• _What is expected_
In the paper summary below, how much does SSR2-GCD gain over the prior state of the art on Stanford Cars and on Flowers102?

-- Selected excerpt follows --

SSR2-GCD: Multi-Modal Representation Learning via Semi-Supervised Rate Reduction for Generalized Category Discovery¶

Conference: CVPR 2026 arXiv: 2602.19910 Code: N/A Area: Self-Supervised Learning / Multi-Modal VLM / Representation Learning Keywords: Generalized Category Discovery, Maximal Coding Rate Reduction, Intra-modal Alignment, CLIP, Multi-Modal Representation Learning

TL;DR¶

This paper proposes SSR2-GCD, a framework that replaces conventional contrastive losses with a Semi-Supervised Rate Reduction (SSR2) loss to learn uniformly compressed, structured representations. The work further reveals that inter-modal alignment is not only unnecessary but harmful in multi-modal GCD, achieving +3.1% and +6.3% over the prior state of the art on Stanford Cars and Flowers102, respectively.

Background & Motivation¶

Generalized Category Discovery (GCD) requires a model to leverage partially labeled known categories to discover unknown ones. Recent multi-modal methods (CLIP-GCD, TextGCD, GET) have begun exploiting textual modalities to assist visual category discovery, yet their representation learning suffers from two fundamental issues: (1) they over-emphasize inter-modal alignment (CLIP-style) while neglecting intra-modal representation structure; (2) conventional contrastive losses induce imbalanced compression—labeled known categories are excessively compressed (effective rank drops sharply), while unlabeled unknown categories are under-compressed, causing blurry cluster boundaries.

Core Problem¶

How can one learn uniformly compressed, structured representations for both known and unknown categories in multi-modal GCD? And what roles do inter-modal alignment and intra-modal alignment each play in GCD?

Method¶

Overall Architecture¶

A three-module pipeline: (1) Retrieval-based Text Aggregation (RTA) generates semantically rich pseudo-text embeddings for each image; (2) the SSR2 module applies semi-supervised rate reduction losses separately within the image and text modalities to learn structured representations; (3) a dual-branch classifier processes image/text embeddings independently and aligns pseudo-labels via co-teaching.

Key Designs¶

Semi-Supervised Rate Reduction Loss (SSR2): Designed on the principle of Maximal Coding Rate Reduction (MCR2). \(\mathcal{L}_{SSR^2} = -R(\mathbf{Z}) + R_c^s(\mathbf{Z}, \mathbf{Y}^*) + R_c^u(\mathbf{Z}, \mathbf{Y})\). The first term maximizes the global coding rate of representations (encouraging a more spread-out overall distribution); the second and third terms minimize the within-class coding rates of known categories (using ground-truth labels) and unknown categories (using pseudo-labels), respectively. The key advantage is that MCR2 theory guarantees each class is compressed into an equal-rank low-dimensional subspace, avoiding the over-compression of known categories that occurs with contrastive losses.

-- Selected excerpt concluded --
-- Dataset extract follows --

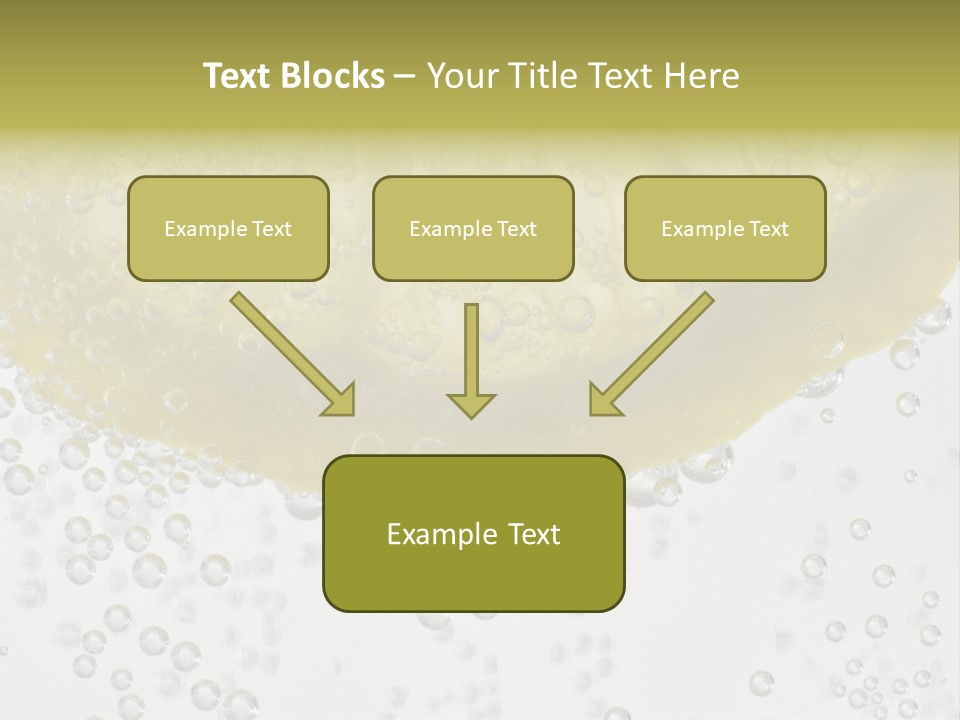 Text Blocks – Your Title Text Here

Example Text

Example Text

Example Text

Example Text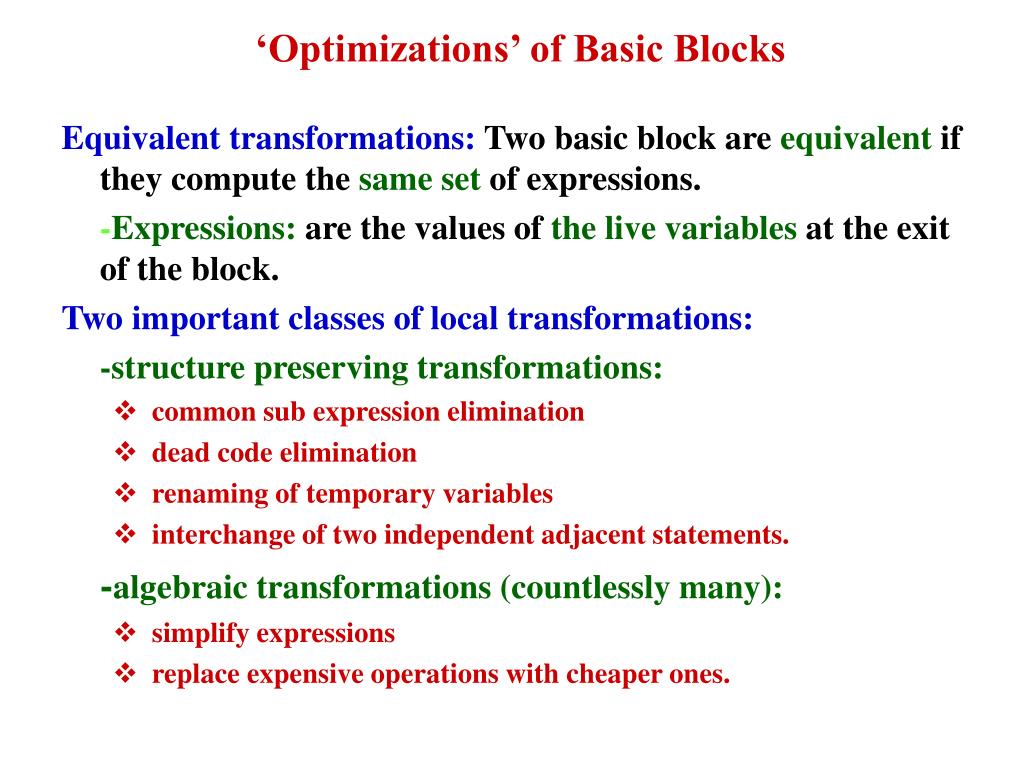 ‘Optimizations’ of Basic Blocks

Equivalent transformations: Two basic block are equivalent if they compute the same set of expressions.

-Expressions: are the values of the live variables at the exit of the block.

Two important classes of local transformations:

-structure preserving transformations:

❖ common sub expression elimination
❖ dead code elimination
❖ renaming of temporary variables
❖ interchange of two independent adjacent statements.

-algebraic transformations (countlessly many):

❖ simplify expressions
❖ replace expensive operations with cheaper ones.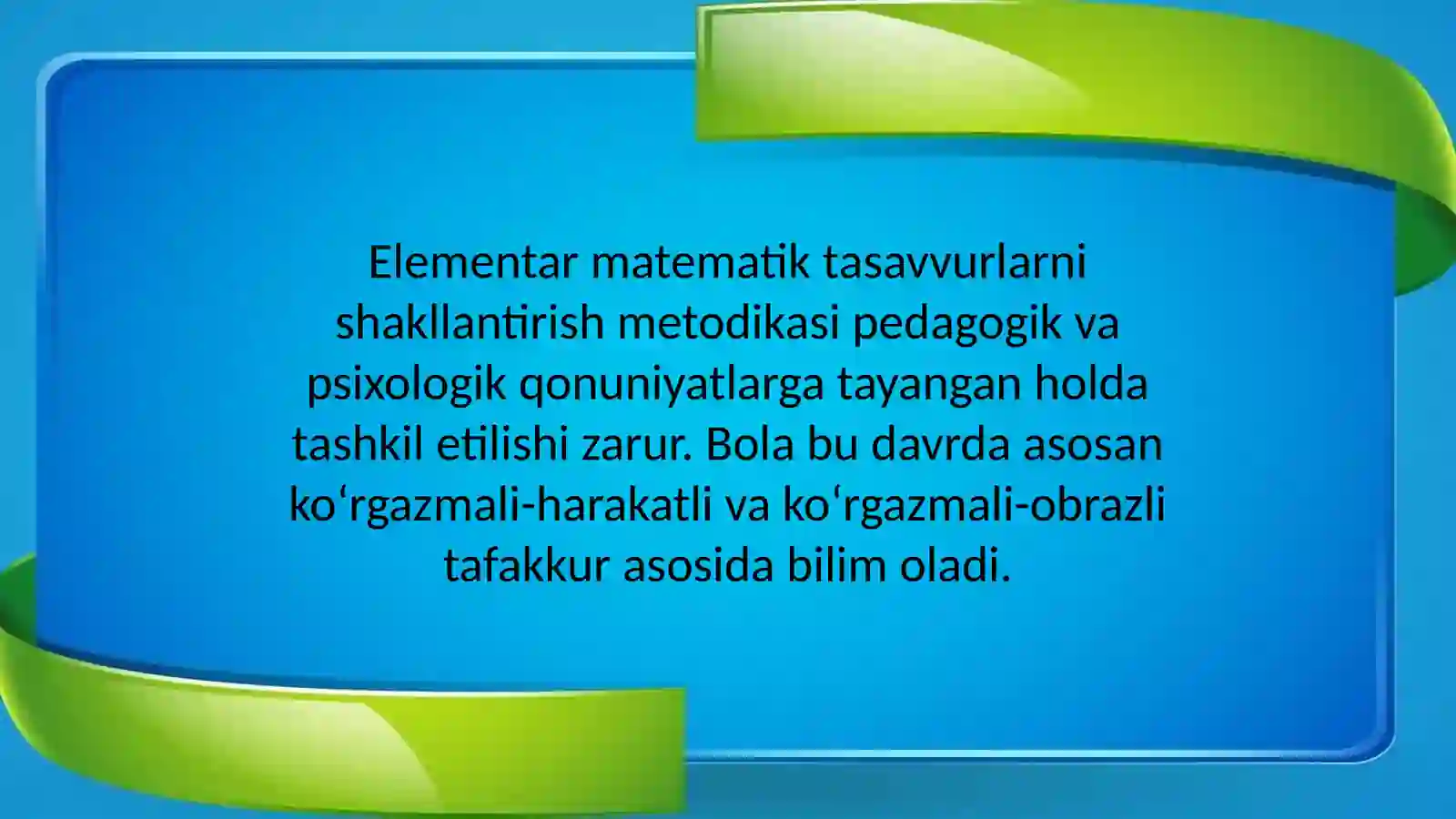 Elementar matematik tasavvurlarni shakllantirish metodikasi pedagogik va psixologik qonuniyatlarga tayangan holda tashkil etilishi zarur. Bola bu davrda asosan koʻrgazmali-harakatli va koʻrgazmali-obrazli tafakkur asosida bilim oladi.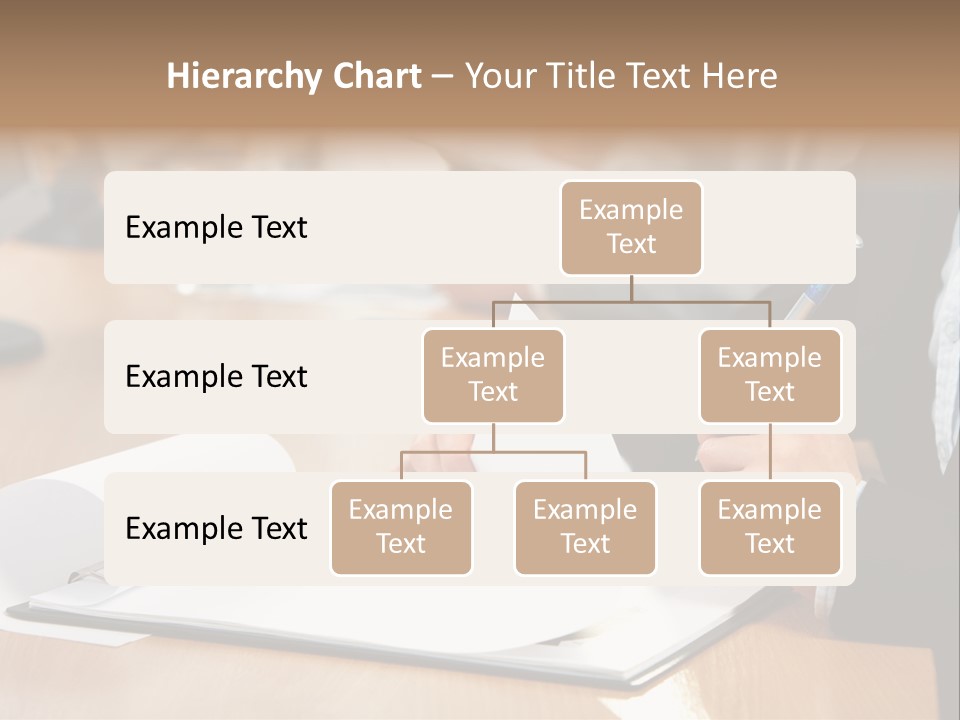 Hierarchy Chart – Your Title Text Here

Example Text

Example Text

Example Text

Example Text

Example Text

Example Text

Example Text

Example Text

Example Text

-- Dataset extract concluded --

• _Written response_
It gains +3.1% on Stanford Cars and +6.3% on Flowers102.